Today, we would like to talk to you about an issue that keeps on coming up and there’s a lot of misconception about it. This has to do with floating and bonded neutrals. Some people think that floating neutral is better than a bonded neutral or so on and so forth. Many say they can’t use it with a switch.
Well, the truth of the matter is if you have a bonded neutral generator, it will work with any switch out there. In this bonded neutral vs floating neutral comparison article, we will see the differences between the two neutrals and the advantages and downsides of both. We will tell you how to identify between a neutral bonded generator and a floating neutral generator. We’ll also tell you whether it’s advisable to switch manually from bonded neutral to floating neutral, and if not, we’ll give you our recommendation.
With a bonded neutral portable generator, the neutral can be connected to the generator frame. The neutrals are required to be taken away from their original source (which is the panel) and be connected to the generator and must be connected to the first means of disconnect. This will ensure the proper flow of electricity through neutral conductors. Eliminating stray voltages that may occur by getting connected to the ground two times.
Many people think that floating neutral is better than a bonded neutral. However, the issue that they run into is with the GFCI protection. So for example with the Generac XP 8000, it’s a professional generator. If you look down below, you’ll find it has a full GFCI protected panel for OSHA and NEC codes.
So what they’re saying is that the entire panel including the 30 amp outlet is protected by GFCI. Now, where that poses the issue is when you’re trying to use this with a regular transfer switch (we should say a manual transfer switch). When you flip that switch, it sees too many grounds for your neutral because there’s a neutral grounded in the switch and there’s also one on the generator itself, so it trips breakers. This GFCI compatible panel will work just fine because it is a three-pole switch. So it is actually breaking the neutral in one you’re transferring power. Otherwise, if you use this with any regular type switch, you will trip breakers.
What does floating neutral mean on a generator? Floating neutral generators are those whose neutral circuits do not need to be connected to earth ground or frame. The legs on the receptacle are both hot legs. So, there are no specific neutral leg or hot leg wiring arrangements for the winding connection to the receptacle of the generator. Floating neutrals are common for situations requiring, for example, connection to the home power or recreational vehicles wherein the transfer switch may not switch to the ground connection from neutral.

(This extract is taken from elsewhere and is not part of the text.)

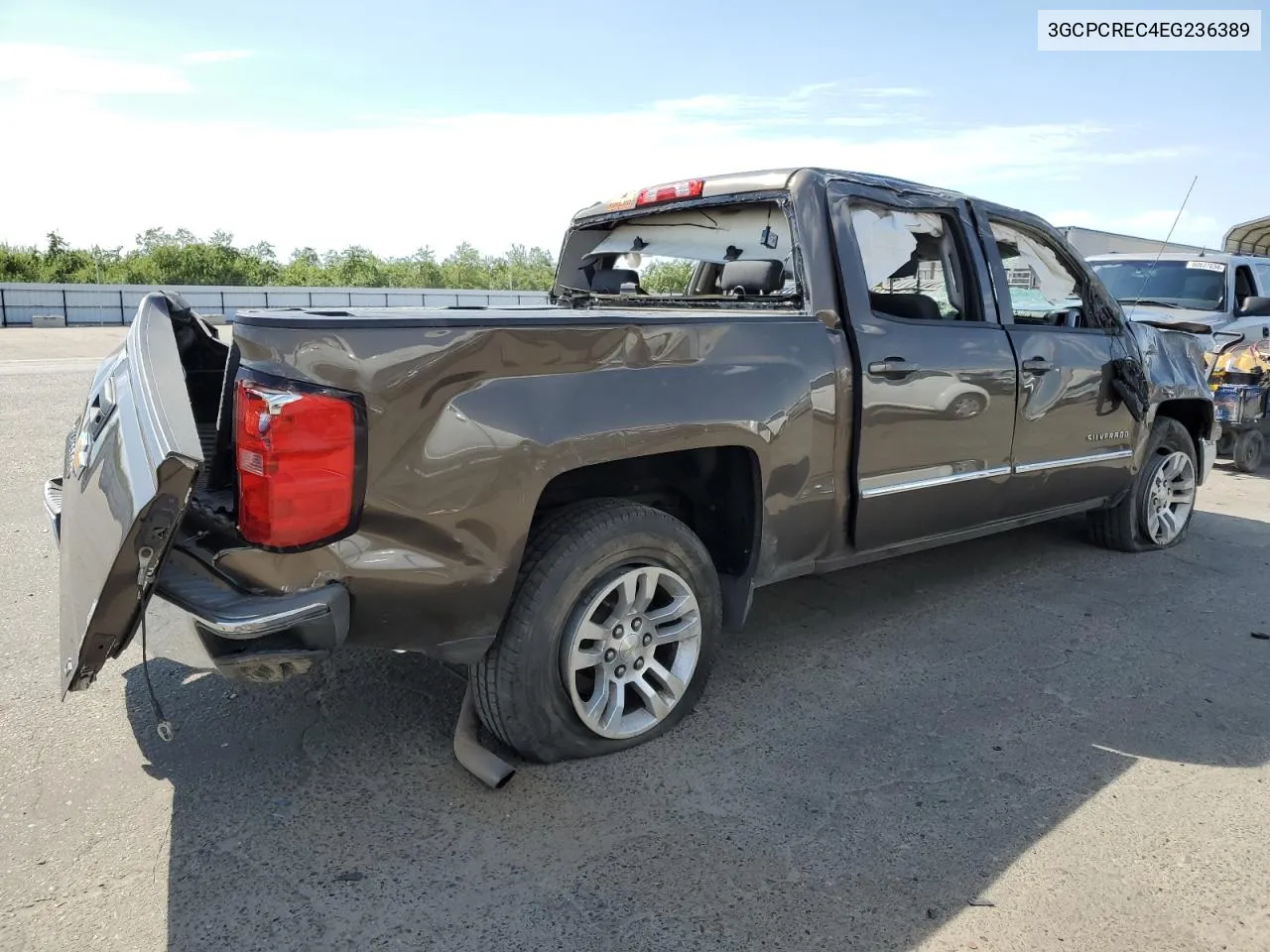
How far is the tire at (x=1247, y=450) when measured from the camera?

Floating neutrals eliminate the risk of electrocution by coming into contact with the generator frame and the hot leg simultaneously. This situation can occur when, for example, a handheld tool has an internal short circuit.
Both the neutral and hot conductors are known as “hot” on generators like this. You can use them for eliminating the possibility of electrocution by letting electrical currents connect simultaneously to the generator during a short circuit.
Most Champion generators, like the Champion 4000-Watt RV Ready with open-frame inverter technology, have a floating neutral system. What Champion generator floating neutrals mean is that their neutral circuits aren’t connected to earth ground or the generator frame. Both legs on their receptacles are hot, which is a way to identify floating systems. However, with bonded neutral generators, you can connect their neutral to the generator frame.
Many people often ask if they can convert a generator to floating neutral.
If you have any regular generator, whether it’s a floating or a bonded neutral you should have no issue with any switch unless you have a full GFCI protected generator. As we have seen in the bonded neutral vs floating neutral comparison, a floating neutral may be better. However, never disconnect a generator that is bonded neutral manually. This is not just dangerous and financially inadvisable, if you are still in the warranty window, this will singlehandedly void it. It’s also against standing regulations. A GFI transfer switch however will make the difference. With it, you can connect your main panel without having it tripped. Also, it will ensure you are GFCI protected while making use of the generator on a job site or a field.